Reputation: 443
I am trying to perform the following search on a database of text.
Here is the sample database, df
df <- data.frame(
id = c(1, 2, 3, 4, 5, 6),
name = c("john doe", "carol jones", "jimmy smith",
"jenny ruiz", "joey jones", "tim brown"),
place = c("reno nevada", "poland maine", "warsaw poland",
"trenton new jersey", "brooklyn new york", "atlanta georgia")
)
I have a vector of strings which contains terms I am trying to find.

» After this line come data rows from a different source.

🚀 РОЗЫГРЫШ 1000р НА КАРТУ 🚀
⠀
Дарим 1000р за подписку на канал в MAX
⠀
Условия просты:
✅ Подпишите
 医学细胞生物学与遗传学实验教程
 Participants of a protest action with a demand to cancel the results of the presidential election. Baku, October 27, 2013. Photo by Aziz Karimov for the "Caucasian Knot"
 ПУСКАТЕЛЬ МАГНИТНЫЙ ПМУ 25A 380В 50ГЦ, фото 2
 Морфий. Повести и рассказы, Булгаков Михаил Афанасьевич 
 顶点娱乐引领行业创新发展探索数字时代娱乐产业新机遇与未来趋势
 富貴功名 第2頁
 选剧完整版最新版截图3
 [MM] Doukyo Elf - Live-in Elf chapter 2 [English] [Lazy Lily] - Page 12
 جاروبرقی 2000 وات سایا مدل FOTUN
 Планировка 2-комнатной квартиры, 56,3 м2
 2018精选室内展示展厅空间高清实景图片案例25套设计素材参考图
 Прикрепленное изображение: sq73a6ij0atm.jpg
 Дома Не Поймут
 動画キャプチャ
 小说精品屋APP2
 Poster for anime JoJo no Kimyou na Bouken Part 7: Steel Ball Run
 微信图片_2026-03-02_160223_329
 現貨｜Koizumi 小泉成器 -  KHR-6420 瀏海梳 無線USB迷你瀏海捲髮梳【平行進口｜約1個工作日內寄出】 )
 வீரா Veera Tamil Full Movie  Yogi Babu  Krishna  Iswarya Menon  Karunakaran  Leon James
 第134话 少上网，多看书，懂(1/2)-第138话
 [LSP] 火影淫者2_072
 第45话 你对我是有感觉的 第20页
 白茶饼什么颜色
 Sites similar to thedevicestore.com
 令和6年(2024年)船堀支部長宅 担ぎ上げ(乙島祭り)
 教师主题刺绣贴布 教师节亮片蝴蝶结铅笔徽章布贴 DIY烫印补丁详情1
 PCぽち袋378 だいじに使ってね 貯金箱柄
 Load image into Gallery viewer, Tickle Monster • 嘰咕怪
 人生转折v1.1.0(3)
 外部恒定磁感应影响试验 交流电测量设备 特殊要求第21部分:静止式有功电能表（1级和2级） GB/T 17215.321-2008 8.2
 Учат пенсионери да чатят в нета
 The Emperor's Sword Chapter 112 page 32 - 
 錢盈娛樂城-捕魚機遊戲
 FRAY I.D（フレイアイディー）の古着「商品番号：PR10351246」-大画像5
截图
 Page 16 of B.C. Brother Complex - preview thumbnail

new_search <- c("poland", "jones")
I pass the vector to str_detect to find ANY of the strings in new_search in ANY of the columns in df and then return rows which match...
df %>%
filter_all(any_vars(str_detect(., paste(new_search, collapse = "|"))))
Question... how can I extract the results of str_detect into a new column?
For each row which is returned... I would like to generate a list of the terms which were successfully matched and put them in a list or character vector (matched_terms)...something like this...
id name place matched_terms
1 2 carol jones poland maine c("jones", "poland")
2 3 jimmy smith warsaw poland c("poland")
3 5 joey jones brooklyn new york c("jones")
Upvotes: 1
Views: 1198
Reputation: 6769
This is my naive solution:
new_search <- c("poland", "jones") %>% paste(collapse = "|")
df %>%
mutate(new_var = str_extract_all(paste(name, place), new_search))
Upvotes: 5
Reputation: 388982
You can extract all the patterns in multiple columns using str_extract_all
, combine them into one column with unite
. unite
combines the column into one string hence the empty values are turned into "character(0)"
which we remove using str_remove_all
and keep only those rows that have any matched term.
library(tidyverse)
pat <- str_c(new_search, collapse = "|")
df %>%
mutate(across(-id, ~str_extract_all(., pat), .names = '{col}_new')) %>%
unite(matched_terms, ends_with('new'), sep = ',') %>%
mutate(matched_terms = str_remove_all(matched_terms,
'character\\(0\\),?|,character\\(0\\)')) %>%
filter(matched_terms != '')
# id name place matched_terms
#1 2 carol jones poland maine jones,poland
#2 3 jimmy smith warsaw poland poland
#3 5 joey jones brooklyn new york jones
Upvotes: 2